Technology

Researchers tested 8 AI models against Premier League betting markets – All lost money, and 6 went bust

Ryan Brothwell 11 April 2026 4 min read

Every single one of the eight frontier AI models tested lost money betting on the English Premier League, and six of them went completely bust, wiping out their simulated £100,000 bankrolls.

The study, conducted by General Reasoning, Inc., was called KellyBench, a rigorous long-horizon evaluation environment designed to test AI agents’ ability to make sequential decisions under uncertainty.

Unlike typical AI benchmarks focused on short, isolated tasks, KellyBench simulates an entire 2023-24 Premier League season, forcing models to build predictive models, spot value in betting odds, size bets appropriately, manage risk, and adapt as new data arrives week after week.

Each AI agent started with a normalised £100,000 bankroll and had access to detailed historical data, advanced statistics, lineups, past results, and public betting odds.

Over the course of 100–150 matchdays, the models were required to alternate between developing machine learning models, placing bets, and analysing outcomes, often consuming hundreds of tool calls and tens to hundreds of millions of tokens per full-season simulation.

The results were unambiguous.
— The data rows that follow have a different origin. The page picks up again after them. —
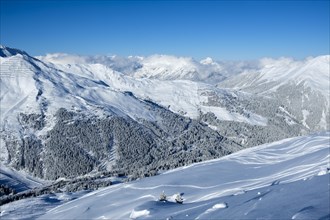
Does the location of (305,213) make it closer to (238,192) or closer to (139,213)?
(139,213)

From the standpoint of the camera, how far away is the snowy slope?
17984mm

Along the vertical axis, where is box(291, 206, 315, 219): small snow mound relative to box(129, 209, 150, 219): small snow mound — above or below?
above

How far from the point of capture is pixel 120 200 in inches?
1833

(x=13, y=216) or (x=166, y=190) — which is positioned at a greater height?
(x=166, y=190)

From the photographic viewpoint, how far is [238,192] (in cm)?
3484

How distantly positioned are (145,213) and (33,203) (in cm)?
11750

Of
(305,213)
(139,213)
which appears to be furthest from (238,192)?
(305,213)

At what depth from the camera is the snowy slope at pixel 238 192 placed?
59.0ft

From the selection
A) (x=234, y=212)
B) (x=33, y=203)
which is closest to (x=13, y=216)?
(x=33, y=203)

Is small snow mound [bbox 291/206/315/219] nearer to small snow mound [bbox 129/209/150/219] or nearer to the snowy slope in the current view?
the snowy slope

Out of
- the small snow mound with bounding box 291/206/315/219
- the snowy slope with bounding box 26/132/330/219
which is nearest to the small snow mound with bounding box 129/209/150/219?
the snowy slope with bounding box 26/132/330/219

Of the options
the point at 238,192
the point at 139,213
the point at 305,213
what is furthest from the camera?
the point at 238,192

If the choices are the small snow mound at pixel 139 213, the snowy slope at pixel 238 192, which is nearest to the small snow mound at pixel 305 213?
the snowy slope at pixel 238 192

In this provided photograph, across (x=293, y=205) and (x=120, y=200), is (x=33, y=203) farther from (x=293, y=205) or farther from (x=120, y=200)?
(x=293, y=205)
All eight models lost money on average across three independent runs. Six of the eight models went bust (reached £0) in at least one run, and several did so repeatedly.

Even the best models struggled

Top performer Claude Opus 4.6 posted the least painful average return of -11.0%, ending the season with a mean bankroll of £89,035. It was the only model to show a positive return in its best individual run (+21.5%), though it still lost money overall.

GPT-5.4 came in a close second with a -13.6% average ROI and a final mean bankroll of £86,365. These two were the only models that avoided complete ruin across all three seeds.

The rest of the field fared far worse:

Gemini 3.1 Pro: -43.3% ROI
Gemini 3.1 Flash Lite PREVIEW: -58.4% ROI
GLM-5: -58.8% ROI
Kimi K2.5: -68.3% ROI
Arcee Trinity (Trinity-Large): -84.2% ROI
Grok 4.20: -88.2% ROI

Several models, including Grok 4.20, Arcee Trinity, and Kimi K2.5, frequently went to zero, highlighting a critical failure in long-term capital preservation.

Why did the AIs fail

According to the researchers, current frontier models struggle with coherent behaviour over long time horizons.

Many failed to consistently act on their own analyses, adapt strategies as the season progressed and team forms shifted, or implement disciplined risk management.

A custom “sophistication” metric, based on a 44-point rubric developed with quantitative betting experts, revealed that even the strongest models scored below one-third of the maximum points.

Criteria included proper use of Kelly Criterion-style staking (fractional bankroll sizing based on edge), dynamic team strength modelling, and handling of non-stationary factors like promoted teams.

Higher sophistication scores correlated with better returns and lower bankruptcy rates, but no model came close to human-level strategic depth in this domain.

The two strongest models, Claude Opus 4.6 and GPT-5.4, stood out for three key behaviors:

Retraining or adjusting strategies in response to new match data
Using systematic staking rules rather than arbitrary bet sizes
Preserving capital during periods when they identified no clear edge

KellyBench was built on the Open Reward Standard (ORS) and is now available as an open-access API endpoint.

The researchers argue that existing AI evaluations fall short because they don’t capture the challenges of real-world, open-ended decision-making in non-stationary environments.

“Existing evaluations do not measure capabilities in long-horizon, non-stationary environments with open-ended goals,” the team noted. “KellyBench is an early example of the type of environment we need as AI systems become more agentic.”

Running the benchmark is computationally expensive: GPT-5.4 cost roughly $1,571 per full episode on average, while Claude Opus 4.6 ran at about $969. Cheaper open models completed episodes for $30–$40.

A full research paper detailing the environment, methodology, and analysis is available on the General Reasoning website.